PASSAGE SHOWN:
------------------------

We had him see the pediatrician immediately and she referred Joseph straight to a Neurologist. I was on the phone as soon as we left the pediatrician making an appointment. He was assessed by the Neurologist several weeks later who immediately ordered an MRI and EEG.

Was it tough to get the results back? Yes. Was it tough to hear the diagnoses? Was it tough to hear that the brain bleed Joseph had at birth left him with a decreased left cerebellum and abnormal white matter in his brain? Yes. Was it tough hearing he has hypotonic cerebral palsy? Yes. Was it tough to hear that Joseph has a right sided hemiparesis (weakness)? Is it tough to know that the abnormal white matter probably manifested itself in Joseph's speech apraxia which causes him great frustration at times? Yes. But if we didn't have the answers and diagnoses, as tough as they were to hear, we wouldn't know how to help him.

Because we finally had answers, we knew how to help him. We knew what therapies he needed. We knew he needed help and we wanted to help him. We had his conference at school a few weeks ago. Here he is at four and a half years of age and he is within one point of testing within normal limits in fine and gross motor skills (not being able to stand on one foot kept him from testing within normal limits - yep, we are practicing at home!). This for a kid who we were told may never walk, talk, or even live. And guess which hand is dominant - his right. Take that right sided hemiparesis. At the beginning of the year, he couldn't articulate any of the words on his 100 words list. Now, he can identify 95 of them. Take that apraxia.

I've met so many parents as we travel this journey through special needs parenting. Nothing infuriates me more and makes me more sad than seeing parents in such denial that their child ultimately suffers. Parents who refuse to get help for their child. Parents who don't take their children to doctors when it is suggested to them. Parents who are in such denial that anything is wrong with their child that they live in a false sense of security that everything is fine. It makes me sad, angry, mad - infuriated for the child.

I once had a parent ask me for the name of Joseph's opthamologist (it was evident her child could not see - she was the only person who didn't realize this). Several months passed and I saw this mom again. I asked her if she was able to get an appointment with the opthamologist. Her response to me was that they were going to deal with his vision later. They wanted to "fix" some other things first and then deal with his vision. It was all I could do to not look at her and say, "Everyone but you knows your child can't see!!" Denial. It's powerful. This mom was in her own false reality. All it was doing was hurting the child. I've often wondered if the parents ever took the child to the opthamologist. The poor kid couldn't see and he couldn't tell his parents that.

------------------------

SUPPLIED DATA:

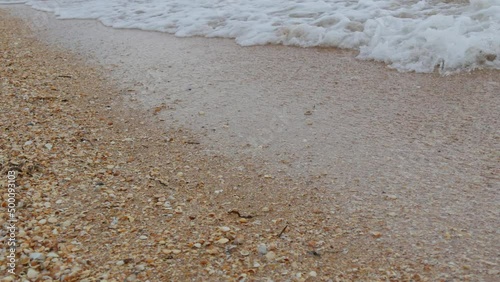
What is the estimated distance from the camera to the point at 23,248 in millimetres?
1883

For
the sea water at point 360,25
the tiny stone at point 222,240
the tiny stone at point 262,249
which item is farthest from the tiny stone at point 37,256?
the sea water at point 360,25

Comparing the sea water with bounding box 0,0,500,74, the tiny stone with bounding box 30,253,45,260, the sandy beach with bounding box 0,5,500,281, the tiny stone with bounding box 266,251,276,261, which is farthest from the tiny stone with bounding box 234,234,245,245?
the sea water with bounding box 0,0,500,74

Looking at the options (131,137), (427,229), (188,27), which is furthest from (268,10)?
(427,229)

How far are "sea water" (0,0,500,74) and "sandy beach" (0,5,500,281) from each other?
0.86 ft

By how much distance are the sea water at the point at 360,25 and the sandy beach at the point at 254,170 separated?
0.86 feet

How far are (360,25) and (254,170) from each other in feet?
9.31

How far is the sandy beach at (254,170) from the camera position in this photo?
187 centimetres

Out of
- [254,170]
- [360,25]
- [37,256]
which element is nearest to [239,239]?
[254,170]

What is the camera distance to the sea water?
386cm

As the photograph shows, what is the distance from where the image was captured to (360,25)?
4750 millimetres

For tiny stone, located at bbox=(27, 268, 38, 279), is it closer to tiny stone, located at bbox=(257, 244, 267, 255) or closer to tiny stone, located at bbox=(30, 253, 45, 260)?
tiny stone, located at bbox=(30, 253, 45, 260)

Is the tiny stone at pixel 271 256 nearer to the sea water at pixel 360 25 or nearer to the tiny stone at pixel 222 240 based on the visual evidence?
the tiny stone at pixel 222 240

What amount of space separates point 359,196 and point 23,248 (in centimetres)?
164

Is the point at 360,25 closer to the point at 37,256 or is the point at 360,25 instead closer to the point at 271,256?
the point at 271,256
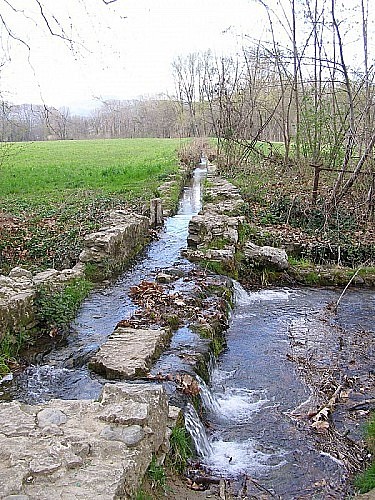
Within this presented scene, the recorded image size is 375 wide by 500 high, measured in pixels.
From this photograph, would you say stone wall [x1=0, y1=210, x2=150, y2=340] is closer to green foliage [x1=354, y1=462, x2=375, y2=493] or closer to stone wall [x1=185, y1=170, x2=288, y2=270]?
stone wall [x1=185, y1=170, x2=288, y2=270]

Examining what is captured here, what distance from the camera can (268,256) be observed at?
1105 cm

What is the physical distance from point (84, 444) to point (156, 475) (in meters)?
0.71

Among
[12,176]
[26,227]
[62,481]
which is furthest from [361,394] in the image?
[12,176]

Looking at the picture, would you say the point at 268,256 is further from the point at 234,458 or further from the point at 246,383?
the point at 234,458

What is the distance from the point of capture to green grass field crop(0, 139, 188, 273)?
11.1m

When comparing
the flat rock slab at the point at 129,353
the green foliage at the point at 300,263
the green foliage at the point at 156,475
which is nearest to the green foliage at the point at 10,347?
the flat rock slab at the point at 129,353

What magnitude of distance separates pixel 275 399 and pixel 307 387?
0.54 meters

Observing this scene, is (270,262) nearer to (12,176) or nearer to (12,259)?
(12,259)

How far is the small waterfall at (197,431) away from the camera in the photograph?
5141 mm

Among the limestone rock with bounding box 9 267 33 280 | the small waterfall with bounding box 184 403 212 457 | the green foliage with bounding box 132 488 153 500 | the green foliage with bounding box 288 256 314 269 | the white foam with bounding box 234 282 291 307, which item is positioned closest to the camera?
the green foliage with bounding box 132 488 153 500

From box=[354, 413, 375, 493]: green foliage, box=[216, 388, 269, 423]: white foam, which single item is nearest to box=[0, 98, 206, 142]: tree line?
box=[216, 388, 269, 423]: white foam

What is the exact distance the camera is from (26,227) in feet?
42.1

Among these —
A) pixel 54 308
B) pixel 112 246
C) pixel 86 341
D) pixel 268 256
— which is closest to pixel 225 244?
pixel 268 256

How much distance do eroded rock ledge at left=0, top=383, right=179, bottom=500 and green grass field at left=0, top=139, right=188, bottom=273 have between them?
628 centimetres
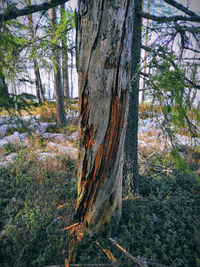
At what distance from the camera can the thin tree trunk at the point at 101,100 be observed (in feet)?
4.35

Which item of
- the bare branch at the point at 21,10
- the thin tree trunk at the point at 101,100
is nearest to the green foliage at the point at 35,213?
the thin tree trunk at the point at 101,100

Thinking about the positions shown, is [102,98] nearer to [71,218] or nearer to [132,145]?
[132,145]

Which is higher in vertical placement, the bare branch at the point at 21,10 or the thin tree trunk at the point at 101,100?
the bare branch at the point at 21,10

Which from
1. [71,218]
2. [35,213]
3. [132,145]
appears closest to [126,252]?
[71,218]

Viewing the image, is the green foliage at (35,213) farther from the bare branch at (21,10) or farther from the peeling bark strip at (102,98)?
the bare branch at (21,10)

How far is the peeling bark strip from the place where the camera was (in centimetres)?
132

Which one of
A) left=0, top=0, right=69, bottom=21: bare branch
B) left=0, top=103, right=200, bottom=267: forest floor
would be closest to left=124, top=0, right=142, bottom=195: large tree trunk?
left=0, top=103, right=200, bottom=267: forest floor

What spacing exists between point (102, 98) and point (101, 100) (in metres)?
0.02

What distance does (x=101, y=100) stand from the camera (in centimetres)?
147

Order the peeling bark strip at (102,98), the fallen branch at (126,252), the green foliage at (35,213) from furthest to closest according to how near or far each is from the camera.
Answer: the green foliage at (35,213) < the fallen branch at (126,252) < the peeling bark strip at (102,98)

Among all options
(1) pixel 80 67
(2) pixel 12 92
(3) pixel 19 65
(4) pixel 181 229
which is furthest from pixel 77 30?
(4) pixel 181 229

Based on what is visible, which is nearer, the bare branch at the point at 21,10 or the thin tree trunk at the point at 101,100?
the thin tree trunk at the point at 101,100

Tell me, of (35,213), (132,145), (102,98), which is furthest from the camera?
(132,145)

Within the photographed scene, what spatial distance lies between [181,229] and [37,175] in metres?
2.92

------------------------

PROBLEMS TO SOLVE:
[A] According to the passage about Joseph, how many of the words on his 100 words list can he now identify?
[B] Extend the passage about Joseph, picking up from its last sentence.
The entries were taken from a different source than the passage.

RESPONSES TO THE EXERCISE:
[A] He can identify 95 of them.

[B]
I often have to make myself block these situations out of my mind or I will drive myself crazy. I don't get it. I can't imagine doing anything and everything for my child. I can't imagine not pushing and researching and seeing doctors until I have the help my child needs.

Am I saying we have done everything perfectly? Absolutely not. I will tell you a million times over we aren't perfect and have made lots and lots and lots of mistakes. We have so many regrets of things we wished we had done differently. I should have never gone back to work when Joseph came home from the hospital. Although they were wonderful, we should have never put him in a medically fragile daycare which resulted in five hospitalizations because of exposure to germs. We should have implanted Joseph with his cochlear implant a year earlier than we did. Who knows where his speech might be. Maybe if I had gone to the hospital an hour earlier that labor could have been stopped or I could have gotten a full dose of steroid shots. There are so many things we should have done but all we can do is learn from our mistakes and move forward.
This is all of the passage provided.